- OpenAI acquires Tomoro to help found DeployCo, with initial investment of $4 billion
- Forward Deployed Engineers (FDE) will be embedded in customer companies.
- We already know that companies represent 40% of OpenAI’s revenue
OpenAI has launched an enterprise-focused consulting arm called OpenAI Deployment Company (DeployCo) in a bid to help enterprise customers deploy AI at scale, rather than simply experimenting with it.
It comes from the acquisition of UK-based AI consultancy Tomoro, which will see around 150 AI engineers and implementation specialists move to the new implementation company.
“It will launch with over $4 billion of initial investment,” OpenAI stated, helping to establish DeployCo as its own independent business unit, even though OpenAI retains majority ownership and control.
OpenAI Implementation Company
Under the new scheme, the ChatGPT maker will embed cutting-edge AI engineers and experts within client organizations to identify workflows where AI could drive better profits. They will be known as forward deployed engineers (FDE).

→ Stored dataset items:
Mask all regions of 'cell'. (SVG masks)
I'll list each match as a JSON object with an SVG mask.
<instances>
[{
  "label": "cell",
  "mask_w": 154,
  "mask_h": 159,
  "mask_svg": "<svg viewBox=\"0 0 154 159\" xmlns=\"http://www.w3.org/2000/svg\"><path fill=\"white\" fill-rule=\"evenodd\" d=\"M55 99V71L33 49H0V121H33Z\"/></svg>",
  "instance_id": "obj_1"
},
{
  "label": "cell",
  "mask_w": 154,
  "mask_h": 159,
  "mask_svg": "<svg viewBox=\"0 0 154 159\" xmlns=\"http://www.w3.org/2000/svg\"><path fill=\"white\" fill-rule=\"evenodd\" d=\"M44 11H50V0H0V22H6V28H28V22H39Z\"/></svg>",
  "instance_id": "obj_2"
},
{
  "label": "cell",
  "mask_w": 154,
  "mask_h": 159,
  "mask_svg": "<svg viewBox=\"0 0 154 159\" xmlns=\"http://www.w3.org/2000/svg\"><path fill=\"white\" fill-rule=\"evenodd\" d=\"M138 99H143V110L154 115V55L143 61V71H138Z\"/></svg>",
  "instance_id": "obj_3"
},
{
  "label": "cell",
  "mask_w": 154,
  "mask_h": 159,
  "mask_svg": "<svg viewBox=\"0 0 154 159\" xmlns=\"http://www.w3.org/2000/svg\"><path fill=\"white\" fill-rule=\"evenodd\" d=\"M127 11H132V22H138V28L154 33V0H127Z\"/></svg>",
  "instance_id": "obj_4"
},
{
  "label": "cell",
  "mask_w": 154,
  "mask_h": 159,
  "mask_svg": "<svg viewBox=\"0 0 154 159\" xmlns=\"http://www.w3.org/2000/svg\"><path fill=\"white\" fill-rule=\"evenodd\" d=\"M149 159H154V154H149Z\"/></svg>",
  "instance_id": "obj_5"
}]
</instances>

→ Tasks:
a – In the article on OpenAI's new deployment company, how many people from Tomoro will move to the new company?
b – Rewrite the paragraph beginning "Under the new scheme" from the article on OpenAI's deployment company as one shorter sentence that keeps its main facts.
c – Summarize the article on OpenAI's deployment company in two sentences.

→ Task responses:
a – Around 150 AI engineers and implementation specialists.

b – OpenAI will embed AI engineers and experts, known as forward deployed engineers (FDE), within client organizations to identify workflows where AI could drive better profits.

c – OpenAI has launched OpenAI Deployment Company (DeployCo), an enterprise consulting arm built from its acquisition of the UK-based AI consultancy Tomoro, to help companies deploy AI at scale. It starts with over $4 billion of initial investment as an independent business unit under OpenAI's majority ownership and control, and it will embed forward deployed engineers in client organizations.